The state office that oversees emergency medical services is looking into allegations by Morse's wife, Dana Morse, that the NorthStar ambulance crew that treated her husband after the accident did not care for him properly.
The Carrabassett Valley police investigation ruled the death accidental. Their investigation does not look into medical treatment issues.
Jay Bradshaw, director of Maine Emergency Medical Services, a division of the state Department of Public Safety, which is investigating the circumstances surrounding Morse's death, would not discuss the police report, saying privacy laws prevented him from commenting on specific details under investigation. Earlier this week, Bradshaw said the state office dismissed the cases against two of the NorthStar service providers who responded to the incident and did not participate in the patient care.

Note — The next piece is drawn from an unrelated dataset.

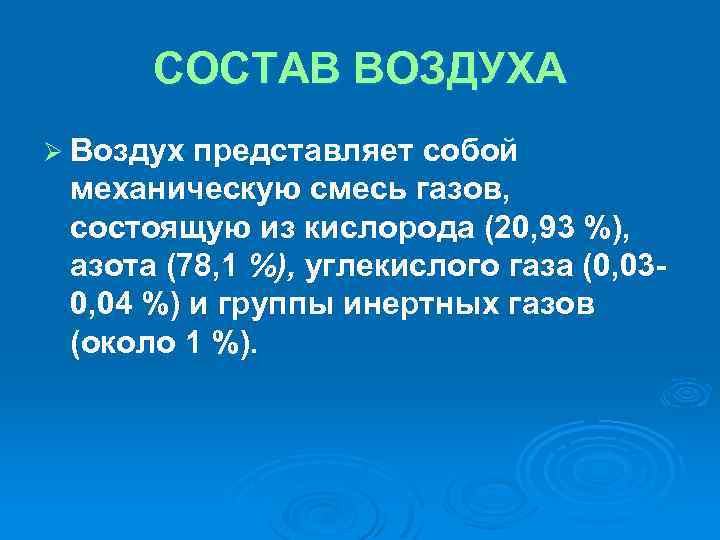 СОСТАВ ВОЗДУХА

➢ Воздух представляет собой механическую смесь газов, состоящую из кислорода (20,93 %), азота (78,1 %), углекислого газа (0,03-0,04 %) и группы инертных газов (около 1 %).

Dana Morse told the Chronicle Herald in Halifax, Nova Scotia, that the ambulance crew didn't provide proper medical care to her husband. She is a nurse practitioner, according to the newspaper. She also told the newspaper that the ambulance crew left her by the side of the road about three-tenths of a mile into the journey to the hospital, but police said this week emergency responders told them the skier's wife asked to be let out.
Morse did not return a message left on her answering machine seeking comment on the police report. On Monday, she said the state office is keeping her updated on its investigation.
Carrabassett Valley police officers James D. King and Vicki M. Gardner compiled the report through interviews with emergency responders, witnesses to the skiing accident and several other people who were at the scene that day. The sequence of events of the emergency response was also drawn up by descriptions from two officers, dispatch records and the police incident report.
The town police department is also a contracted security force for Sugarloaf. There is an emergency dispatch center that serves the community and Sugarloaf as part of the relationship between the town government and resort.
According to the report, Dana Morse told police her husband was in good health and a very good intermediate skier. The couple took a ski lesson in the morning and they ate lunch at their condo, and her husband went out to ski again at 2:30 p.m.
She said it was the fifth day of their ski vacation, the last run of the day and fresh powder had fallen throughout the day, all of which could have contributed to the accident.
She said her husband did not drink alcohol that day and was going out to practice on the fresh snow when the accident happened.
He had gone out skiing that afternoon with their son, two friends from Nova Scotia and their son. According to the report, one man split from the group and headed down the intermediate Timberline Trail.